◆ DOCUMENT PASSAGE
----

Greatest hits album by Various artists
- Released: March 15, 2011
- Recorded: 2001–2010
- Genre: Pop, pop rock, R&B, country
- Label: 19, RCA
- Producer: Max Martin, Dr. Luke, Midi Mafia, Mzmeriq, David Glass, Mark Bright, Andrew Frampton, Steve Kipner, Howard Benson, Shellback, The Underdogs

= American Idol 10th Anniversary – The Hits =

American Idol 10th Anniversary – The Hits is a compilation album that includes hits from several American Idol winners and former contestants, celebrating the tenth anniversary of the show. Clay Aiken, Daughtry, and Adam Lambert are the only artists included on the album who have not won the title. The album was released on March 15, 2011 via 19 Recordings and RCA Records. It debuted at number 136 on the Billboard 200, selling approximately 4,000 copies in its first week.

----

◆ DATA SECTION
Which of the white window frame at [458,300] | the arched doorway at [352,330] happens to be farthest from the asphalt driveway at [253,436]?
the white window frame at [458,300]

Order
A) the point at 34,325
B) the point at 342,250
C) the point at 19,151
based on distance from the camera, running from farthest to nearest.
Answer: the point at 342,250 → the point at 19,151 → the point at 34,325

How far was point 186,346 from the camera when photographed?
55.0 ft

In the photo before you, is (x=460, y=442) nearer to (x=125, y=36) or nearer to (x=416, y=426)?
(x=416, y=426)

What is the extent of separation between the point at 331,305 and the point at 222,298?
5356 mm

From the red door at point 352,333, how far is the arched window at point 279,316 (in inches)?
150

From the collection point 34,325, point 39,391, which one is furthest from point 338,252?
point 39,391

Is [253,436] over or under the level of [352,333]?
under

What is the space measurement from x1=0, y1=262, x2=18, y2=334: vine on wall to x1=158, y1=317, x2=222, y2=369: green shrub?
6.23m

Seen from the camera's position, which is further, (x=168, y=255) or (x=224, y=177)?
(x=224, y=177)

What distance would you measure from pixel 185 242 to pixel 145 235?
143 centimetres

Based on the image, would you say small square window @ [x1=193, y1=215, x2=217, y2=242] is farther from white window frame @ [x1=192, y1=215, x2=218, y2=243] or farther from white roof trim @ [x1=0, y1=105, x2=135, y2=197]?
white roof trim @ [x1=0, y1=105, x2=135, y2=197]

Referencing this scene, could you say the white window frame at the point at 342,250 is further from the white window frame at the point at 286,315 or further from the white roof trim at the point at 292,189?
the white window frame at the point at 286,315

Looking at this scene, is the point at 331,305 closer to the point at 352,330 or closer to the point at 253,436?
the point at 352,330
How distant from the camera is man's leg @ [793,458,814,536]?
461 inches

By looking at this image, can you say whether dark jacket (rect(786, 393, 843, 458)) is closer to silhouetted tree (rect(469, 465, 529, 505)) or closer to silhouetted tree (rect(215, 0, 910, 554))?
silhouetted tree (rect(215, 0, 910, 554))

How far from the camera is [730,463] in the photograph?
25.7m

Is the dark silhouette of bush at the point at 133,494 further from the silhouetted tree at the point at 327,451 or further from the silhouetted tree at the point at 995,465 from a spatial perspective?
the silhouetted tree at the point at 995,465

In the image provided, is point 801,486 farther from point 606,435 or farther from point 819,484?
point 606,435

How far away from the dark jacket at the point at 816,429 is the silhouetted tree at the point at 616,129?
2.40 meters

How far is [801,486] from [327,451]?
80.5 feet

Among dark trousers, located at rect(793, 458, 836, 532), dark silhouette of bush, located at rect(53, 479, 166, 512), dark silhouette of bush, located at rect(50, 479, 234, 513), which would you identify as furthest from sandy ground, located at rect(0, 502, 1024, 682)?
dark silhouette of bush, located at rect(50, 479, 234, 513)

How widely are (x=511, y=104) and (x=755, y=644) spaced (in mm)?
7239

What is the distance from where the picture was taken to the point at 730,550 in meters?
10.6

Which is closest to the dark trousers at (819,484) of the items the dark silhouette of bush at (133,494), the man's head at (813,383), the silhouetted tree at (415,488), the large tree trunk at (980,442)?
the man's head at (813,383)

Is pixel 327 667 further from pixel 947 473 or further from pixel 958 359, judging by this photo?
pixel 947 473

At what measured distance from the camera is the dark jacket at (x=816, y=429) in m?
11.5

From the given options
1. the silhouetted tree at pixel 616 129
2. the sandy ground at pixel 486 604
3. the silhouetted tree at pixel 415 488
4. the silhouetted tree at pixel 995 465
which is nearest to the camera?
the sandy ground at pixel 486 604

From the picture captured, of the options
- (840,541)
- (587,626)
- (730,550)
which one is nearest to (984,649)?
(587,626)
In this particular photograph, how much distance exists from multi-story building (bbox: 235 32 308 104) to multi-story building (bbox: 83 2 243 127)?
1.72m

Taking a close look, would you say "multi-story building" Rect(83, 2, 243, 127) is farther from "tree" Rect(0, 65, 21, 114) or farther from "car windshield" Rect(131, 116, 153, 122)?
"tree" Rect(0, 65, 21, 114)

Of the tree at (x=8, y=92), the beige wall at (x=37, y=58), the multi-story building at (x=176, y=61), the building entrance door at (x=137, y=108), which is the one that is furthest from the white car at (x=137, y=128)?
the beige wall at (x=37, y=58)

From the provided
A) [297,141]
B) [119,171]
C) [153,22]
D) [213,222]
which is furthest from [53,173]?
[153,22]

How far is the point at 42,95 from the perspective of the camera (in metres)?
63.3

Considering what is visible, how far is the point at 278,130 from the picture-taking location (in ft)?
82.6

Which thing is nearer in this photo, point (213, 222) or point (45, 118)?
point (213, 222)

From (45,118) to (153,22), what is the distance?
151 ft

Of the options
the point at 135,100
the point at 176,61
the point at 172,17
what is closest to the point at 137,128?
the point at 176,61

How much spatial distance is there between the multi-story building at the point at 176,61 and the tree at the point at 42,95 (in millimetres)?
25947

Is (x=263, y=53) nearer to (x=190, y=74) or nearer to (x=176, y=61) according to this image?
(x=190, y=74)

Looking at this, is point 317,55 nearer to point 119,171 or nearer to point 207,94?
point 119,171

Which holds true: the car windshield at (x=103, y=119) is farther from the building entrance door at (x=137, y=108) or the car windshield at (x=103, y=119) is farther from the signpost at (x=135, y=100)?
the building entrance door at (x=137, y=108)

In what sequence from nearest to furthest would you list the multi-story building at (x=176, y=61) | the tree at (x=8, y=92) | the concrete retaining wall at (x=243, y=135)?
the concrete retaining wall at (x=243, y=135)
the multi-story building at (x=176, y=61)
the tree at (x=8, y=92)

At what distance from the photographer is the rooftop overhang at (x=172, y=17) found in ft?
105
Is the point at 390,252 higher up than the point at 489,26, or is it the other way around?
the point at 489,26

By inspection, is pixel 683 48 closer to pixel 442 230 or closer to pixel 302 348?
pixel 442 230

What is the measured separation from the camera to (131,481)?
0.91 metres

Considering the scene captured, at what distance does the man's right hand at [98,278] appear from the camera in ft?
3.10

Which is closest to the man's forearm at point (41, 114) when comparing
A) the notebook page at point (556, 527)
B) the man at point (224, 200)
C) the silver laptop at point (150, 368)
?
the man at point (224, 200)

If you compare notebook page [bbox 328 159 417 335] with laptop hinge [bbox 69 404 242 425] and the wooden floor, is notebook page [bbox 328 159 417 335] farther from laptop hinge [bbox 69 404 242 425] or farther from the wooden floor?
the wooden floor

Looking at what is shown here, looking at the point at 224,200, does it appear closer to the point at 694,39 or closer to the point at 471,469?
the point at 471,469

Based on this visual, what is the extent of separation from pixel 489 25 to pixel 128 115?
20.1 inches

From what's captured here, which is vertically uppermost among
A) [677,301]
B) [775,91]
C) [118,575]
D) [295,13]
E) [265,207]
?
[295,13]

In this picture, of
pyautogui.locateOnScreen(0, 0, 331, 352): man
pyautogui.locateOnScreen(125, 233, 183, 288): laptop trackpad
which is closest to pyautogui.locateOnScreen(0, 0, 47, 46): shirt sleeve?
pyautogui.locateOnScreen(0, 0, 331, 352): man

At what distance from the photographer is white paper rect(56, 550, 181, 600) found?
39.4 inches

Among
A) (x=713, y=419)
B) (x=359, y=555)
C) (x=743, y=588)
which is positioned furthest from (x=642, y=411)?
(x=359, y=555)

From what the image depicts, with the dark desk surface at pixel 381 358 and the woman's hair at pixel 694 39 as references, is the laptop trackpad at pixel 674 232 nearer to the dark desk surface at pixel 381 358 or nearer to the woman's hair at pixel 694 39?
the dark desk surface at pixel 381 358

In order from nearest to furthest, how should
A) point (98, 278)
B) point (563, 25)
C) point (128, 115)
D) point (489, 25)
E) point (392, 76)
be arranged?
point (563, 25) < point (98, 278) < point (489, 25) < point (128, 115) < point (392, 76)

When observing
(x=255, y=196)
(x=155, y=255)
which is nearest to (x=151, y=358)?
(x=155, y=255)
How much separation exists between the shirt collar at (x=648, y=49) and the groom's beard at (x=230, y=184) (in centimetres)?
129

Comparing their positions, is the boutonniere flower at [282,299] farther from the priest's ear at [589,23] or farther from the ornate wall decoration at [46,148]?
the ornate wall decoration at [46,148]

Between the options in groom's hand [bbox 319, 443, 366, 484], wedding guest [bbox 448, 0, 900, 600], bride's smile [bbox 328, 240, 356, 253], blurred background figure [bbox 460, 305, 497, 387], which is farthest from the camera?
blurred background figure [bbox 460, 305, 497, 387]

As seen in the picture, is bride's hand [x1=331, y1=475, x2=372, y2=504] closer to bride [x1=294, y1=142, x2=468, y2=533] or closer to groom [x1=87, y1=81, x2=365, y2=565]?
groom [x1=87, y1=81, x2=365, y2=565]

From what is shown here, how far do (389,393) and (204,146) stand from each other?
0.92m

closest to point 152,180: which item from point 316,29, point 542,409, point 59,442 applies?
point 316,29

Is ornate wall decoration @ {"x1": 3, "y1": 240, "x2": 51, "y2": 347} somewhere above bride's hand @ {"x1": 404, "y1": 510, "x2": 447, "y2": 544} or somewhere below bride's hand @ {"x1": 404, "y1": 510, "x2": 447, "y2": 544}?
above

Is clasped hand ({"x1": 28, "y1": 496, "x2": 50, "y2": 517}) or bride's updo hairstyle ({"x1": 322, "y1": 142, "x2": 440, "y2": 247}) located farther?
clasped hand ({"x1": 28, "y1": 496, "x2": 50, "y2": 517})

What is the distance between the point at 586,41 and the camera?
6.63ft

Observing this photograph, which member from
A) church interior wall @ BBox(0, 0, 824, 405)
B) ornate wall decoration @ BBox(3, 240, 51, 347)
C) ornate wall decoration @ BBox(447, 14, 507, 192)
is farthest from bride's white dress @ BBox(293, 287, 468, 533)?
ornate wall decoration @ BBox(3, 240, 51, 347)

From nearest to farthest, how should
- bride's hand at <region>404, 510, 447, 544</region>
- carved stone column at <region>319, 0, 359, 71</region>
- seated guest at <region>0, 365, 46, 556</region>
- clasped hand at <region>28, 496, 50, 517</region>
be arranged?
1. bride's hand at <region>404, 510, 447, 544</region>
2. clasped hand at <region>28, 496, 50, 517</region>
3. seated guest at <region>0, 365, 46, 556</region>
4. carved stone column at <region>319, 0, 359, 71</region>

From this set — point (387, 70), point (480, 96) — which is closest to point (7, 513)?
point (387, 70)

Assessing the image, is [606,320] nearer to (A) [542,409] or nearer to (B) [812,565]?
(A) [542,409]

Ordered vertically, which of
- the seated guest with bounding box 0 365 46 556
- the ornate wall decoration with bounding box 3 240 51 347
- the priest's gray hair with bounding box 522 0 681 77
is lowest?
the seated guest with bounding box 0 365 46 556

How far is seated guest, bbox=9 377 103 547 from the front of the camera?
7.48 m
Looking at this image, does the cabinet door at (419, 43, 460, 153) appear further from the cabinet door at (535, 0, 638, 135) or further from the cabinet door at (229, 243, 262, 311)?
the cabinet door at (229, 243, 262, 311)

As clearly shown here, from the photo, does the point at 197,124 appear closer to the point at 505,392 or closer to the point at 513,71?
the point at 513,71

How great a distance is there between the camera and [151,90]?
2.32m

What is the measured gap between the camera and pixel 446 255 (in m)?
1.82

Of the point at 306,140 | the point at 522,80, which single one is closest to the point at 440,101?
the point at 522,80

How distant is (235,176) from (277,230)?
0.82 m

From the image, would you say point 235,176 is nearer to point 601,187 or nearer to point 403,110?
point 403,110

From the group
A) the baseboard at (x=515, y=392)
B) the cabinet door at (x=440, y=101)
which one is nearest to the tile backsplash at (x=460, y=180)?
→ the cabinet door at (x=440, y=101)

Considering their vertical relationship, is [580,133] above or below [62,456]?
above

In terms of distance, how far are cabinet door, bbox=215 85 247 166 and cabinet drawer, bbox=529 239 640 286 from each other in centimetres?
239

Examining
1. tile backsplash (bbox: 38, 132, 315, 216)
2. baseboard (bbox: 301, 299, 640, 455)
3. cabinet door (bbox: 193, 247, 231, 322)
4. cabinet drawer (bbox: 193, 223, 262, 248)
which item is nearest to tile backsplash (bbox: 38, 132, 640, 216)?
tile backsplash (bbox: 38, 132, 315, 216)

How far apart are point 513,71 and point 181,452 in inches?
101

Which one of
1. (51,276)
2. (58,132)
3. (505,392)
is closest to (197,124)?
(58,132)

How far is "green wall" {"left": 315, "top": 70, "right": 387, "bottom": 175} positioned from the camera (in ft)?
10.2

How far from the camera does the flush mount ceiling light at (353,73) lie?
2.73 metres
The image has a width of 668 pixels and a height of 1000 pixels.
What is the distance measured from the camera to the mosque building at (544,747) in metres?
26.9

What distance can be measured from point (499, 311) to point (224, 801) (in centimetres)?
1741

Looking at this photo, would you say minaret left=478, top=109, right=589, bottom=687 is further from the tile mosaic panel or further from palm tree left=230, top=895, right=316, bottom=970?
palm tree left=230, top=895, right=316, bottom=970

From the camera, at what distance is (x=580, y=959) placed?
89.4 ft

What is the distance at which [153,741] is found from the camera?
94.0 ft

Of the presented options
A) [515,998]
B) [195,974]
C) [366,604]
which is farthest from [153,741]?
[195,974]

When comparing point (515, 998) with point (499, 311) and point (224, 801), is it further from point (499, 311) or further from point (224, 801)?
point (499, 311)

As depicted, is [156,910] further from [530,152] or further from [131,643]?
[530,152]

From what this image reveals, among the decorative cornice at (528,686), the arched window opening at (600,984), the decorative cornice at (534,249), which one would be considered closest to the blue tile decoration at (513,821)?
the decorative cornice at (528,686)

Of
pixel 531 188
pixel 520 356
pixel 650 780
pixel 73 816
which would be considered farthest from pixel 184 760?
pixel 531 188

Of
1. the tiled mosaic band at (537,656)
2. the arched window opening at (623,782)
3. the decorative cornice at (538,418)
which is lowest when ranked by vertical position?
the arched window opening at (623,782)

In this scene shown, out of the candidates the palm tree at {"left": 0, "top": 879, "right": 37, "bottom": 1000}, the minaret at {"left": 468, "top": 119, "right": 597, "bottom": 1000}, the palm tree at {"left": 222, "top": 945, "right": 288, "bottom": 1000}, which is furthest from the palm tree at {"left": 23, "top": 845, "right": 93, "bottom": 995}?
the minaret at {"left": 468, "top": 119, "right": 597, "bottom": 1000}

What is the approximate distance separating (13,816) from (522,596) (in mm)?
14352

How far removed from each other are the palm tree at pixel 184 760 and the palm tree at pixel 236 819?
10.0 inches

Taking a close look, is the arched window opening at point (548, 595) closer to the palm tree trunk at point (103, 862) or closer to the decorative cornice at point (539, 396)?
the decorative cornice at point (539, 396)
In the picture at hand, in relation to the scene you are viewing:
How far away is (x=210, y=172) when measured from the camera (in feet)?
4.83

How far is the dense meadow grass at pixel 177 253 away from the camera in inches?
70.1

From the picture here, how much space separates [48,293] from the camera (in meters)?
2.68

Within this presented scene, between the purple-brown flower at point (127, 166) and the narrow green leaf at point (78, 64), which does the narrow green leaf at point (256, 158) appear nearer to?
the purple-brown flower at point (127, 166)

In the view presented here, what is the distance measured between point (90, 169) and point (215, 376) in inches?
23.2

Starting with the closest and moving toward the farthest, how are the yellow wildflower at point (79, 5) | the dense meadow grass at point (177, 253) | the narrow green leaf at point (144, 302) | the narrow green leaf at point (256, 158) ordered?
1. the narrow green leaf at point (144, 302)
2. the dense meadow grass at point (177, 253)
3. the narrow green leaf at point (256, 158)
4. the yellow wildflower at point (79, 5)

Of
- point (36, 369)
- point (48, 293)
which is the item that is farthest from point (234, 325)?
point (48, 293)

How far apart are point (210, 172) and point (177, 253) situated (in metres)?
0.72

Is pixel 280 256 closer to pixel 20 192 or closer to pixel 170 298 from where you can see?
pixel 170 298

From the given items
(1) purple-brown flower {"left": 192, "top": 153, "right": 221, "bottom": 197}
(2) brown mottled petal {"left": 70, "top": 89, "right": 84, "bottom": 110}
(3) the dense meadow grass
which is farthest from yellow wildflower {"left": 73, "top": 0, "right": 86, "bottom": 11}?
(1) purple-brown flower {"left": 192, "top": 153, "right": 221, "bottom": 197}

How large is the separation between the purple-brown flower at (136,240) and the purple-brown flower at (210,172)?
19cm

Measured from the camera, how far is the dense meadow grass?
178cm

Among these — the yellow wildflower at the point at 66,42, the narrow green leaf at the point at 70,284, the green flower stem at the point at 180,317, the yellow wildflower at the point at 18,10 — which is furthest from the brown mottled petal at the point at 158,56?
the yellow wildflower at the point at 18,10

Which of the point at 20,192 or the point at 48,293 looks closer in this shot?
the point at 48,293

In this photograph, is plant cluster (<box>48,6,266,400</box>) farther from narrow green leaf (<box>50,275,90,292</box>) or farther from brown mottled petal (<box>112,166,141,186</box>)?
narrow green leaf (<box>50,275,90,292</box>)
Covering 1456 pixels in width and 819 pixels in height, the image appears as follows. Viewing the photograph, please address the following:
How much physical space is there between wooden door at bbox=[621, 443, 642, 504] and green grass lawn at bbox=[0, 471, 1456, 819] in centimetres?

----

◆ PARTS OF THE EXERCISE
1. Repeat the passage on the American Idol anniversary album, starting at "Greatest hits album" and ending at "its first week.".
2. Go on with the passage about the American Idol anniversary album from the point where it stops.
The material has no connection to the passage on the American Idol anniversary album.

◆ ANSWER SET
1.
Greatest hits album by Various artists
- Released: March 15, 2011
- Recorded: 2001–2010
- Genre: Pop, pop rock, R&B, country
- Label: 19, RCA
- Producer: Max Martin, Dr. Luke, Midi Mafia, Mzmeriq, David Glass, Mark Bright, Andrew Frampton, Steve Kipner, Howard Benson, Shellback, The Underdogs

= American Idol 10th Anniversary – The Hits =

American Idol 10th Anniversary – The Hits is a compilation album that includes hits from several American Idol winners and former contestants, celebrating the tenth anniversary of the show. Clay Aiken, Daughtry, and Adam Lambert are the only artists included on the album who have not won the title. The album was released on March 15, 2011 via 19 Recordings and RCA Records. It debuted at number 136 on the Billboard 200, selling approximately 4,000 copies in its first week.

2.
==Background==
The album spotlights some of Idols most successful contestants and multiple Billboard chart-topping singles. It was announced on February 6, 2011 online and was posted by some of the contestants whose songs are included on the album online via Facebook and Twitter.

==Track list==
1. Kelly Clarkson - "Since U Been Gone"
2. Ruben Studdard - "Superstar"
3. Clay Aiken - "Invisible"
4. Fantasia Barrino – "When I See U"
5. Carrie Underwood – "Before He Cheats"
6. Taylor Hicks – "Takin' It to the Streets"
7. Daughtry – "Home"
8. Jordin Sparks (duet with Chris Brown) – "No Air"
9. David Cook – "Light On"
10. Kris Allen – "Live Like We're Dying"
11. Adam Lambert – "Whataya Want from Me"
12. Lee DeWyze – "Sweet Serendipity"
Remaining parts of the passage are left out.